Homes today are built with energy efficiency in mind. This entails extra insulation and tightly sealed doors and windows to keep energy bills reasonable. While this is positive for your heating and cooling costs, it’s not so great for your indoor air quality.
Since air has fewer chances to escape, pollutants can build up and impact your residence’s indoor air quality. In actuality, your home’s air can actually be 2–5 times more unhealthy than the outdoors, according to the EPA. That’s not good for anyone, but it’s particularly detrimental for relatives with allergies, asthma, other respiratory conditions or heart disease.
Let’s review some of these everyday substances and how you can enhance your house’s indoor air quality.
6 Routine Pollutants that Influence Indoor Air Quality
When you visualize pollutants, you may think about smog or tobacco smoke. But lots of substances that impact your air quality are common items. These things include chemicals referred to as volatile organic compounds, or VOCs.
- Cleaning products, like aerosol sprays, bleach and window cleaner.
- Personal care products, such as hairspray, perfume and nail products.
- Candles and air fresheners.
- Formaldehyde, which is commonly used in plastic, foam and particleboard products.
- Furniture, window treatments and carpet, particularly when they’re brand new.
- Paints and stains.
Other common pollutants include:
- Pet dander
Symptoms of VOC Exposure
Some people are more affected by VOCs than others. The EPA says symptoms of VOC exposure entail:
- Irritated eyes, nose or throat
In severe cases, the EPA says VOCs are linked to respiratory and heart diseases.
4 Ways to Boost Your Home’s Indoor Air Quality
It isn’t difficult to boost your house’s air quality. Here are a couple of suggestions from Harvard Medical School:
1. Clean Your Residence Regularly
Frequently cleaning and washing surfaces that attract allergens, like furniture, carpet and bedding, will help decrease on dust, dust mites and pet dander in your house.
2. Frequently Switch Your Air Filter
This important filter keeps your house comfy and air healthy. How often you should change your air filter depends on the type of filter you have. Flat filters should be replaced each month, while pleated filters should be replaced every three months. If you’re unsure if your filter should be changed, take it out and tilt it to the light. Replace it if you can’t see light through it.
If someone in your residence has allergies or asthma, we suggest installing a filter with a higher MERV rating. The greater the number this is, the better your filter is at removing contaminants.

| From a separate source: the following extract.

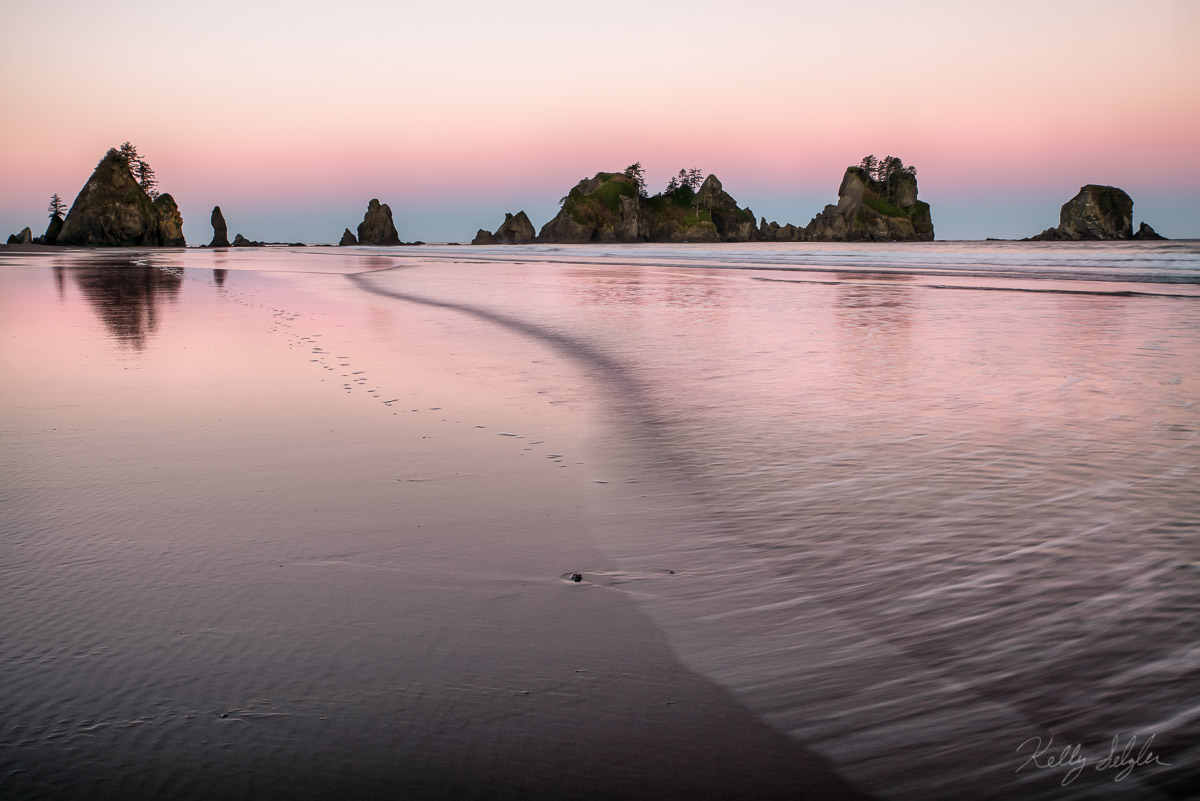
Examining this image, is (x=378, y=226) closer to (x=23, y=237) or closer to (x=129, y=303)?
(x=23, y=237)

3. Enhance Natural Ventilation
Keep fresh air moving by opening windows whenever it’s warm enough. We also recommend turning on exhaust fans in your bathroom and kitchen regularly to remove pollutants and introduce more fresh air.
4. Chat Our Indoor Air Quality Pros
From whole-home air purifiers, TML Service Experts has a resolution to help your family breathe more freely. We’ll help you select the right option during your free home comfort assessment. Reach us at 208-488-4892 to schedule yours right away!